§ Information given

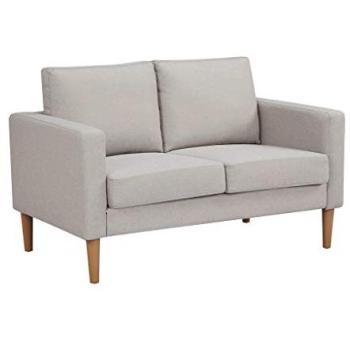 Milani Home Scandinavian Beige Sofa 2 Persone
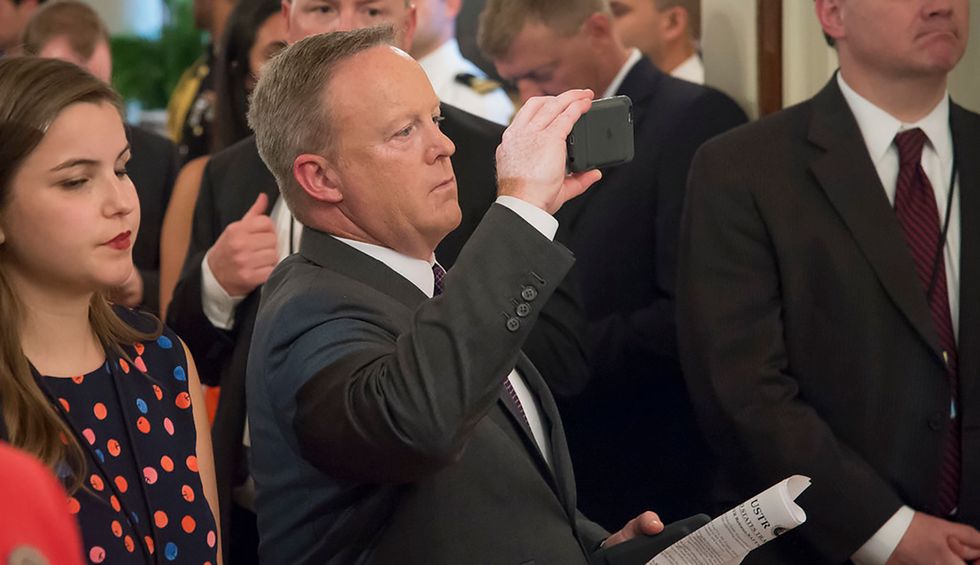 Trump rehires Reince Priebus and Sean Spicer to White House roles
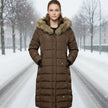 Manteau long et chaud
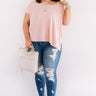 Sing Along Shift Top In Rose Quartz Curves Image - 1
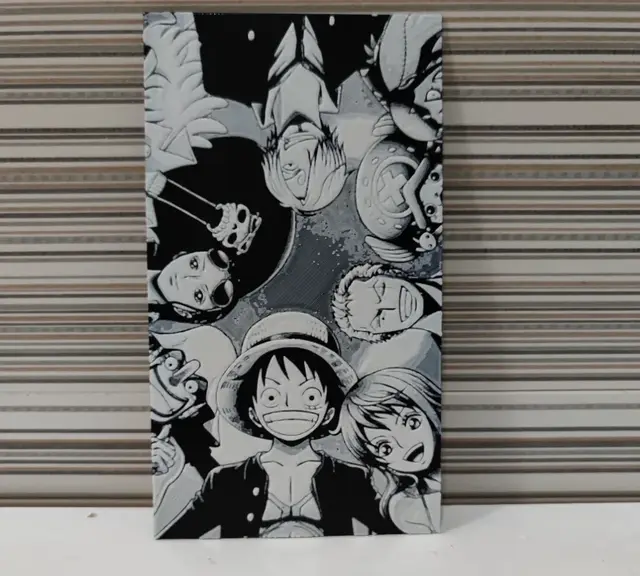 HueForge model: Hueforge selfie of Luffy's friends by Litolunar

--

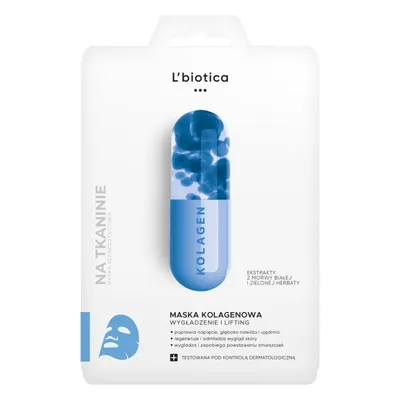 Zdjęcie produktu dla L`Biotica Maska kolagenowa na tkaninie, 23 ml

§ Work required
Leave the pictures out, and transcribe exactly the lines above starting at the one that contains "Trump rehires Reince" and ending at the one that contains "HueForge model: Hueforge".

§ Exercise output
 Trump rehires Reince Priebus and Sean Spicer to White House roles
 Manteau long et chaud
 Sing Along Shift Top In Rose Quartz Curves Image - 1
 HueForge model: Hueforge selfie of Luffy's friends by Litolunar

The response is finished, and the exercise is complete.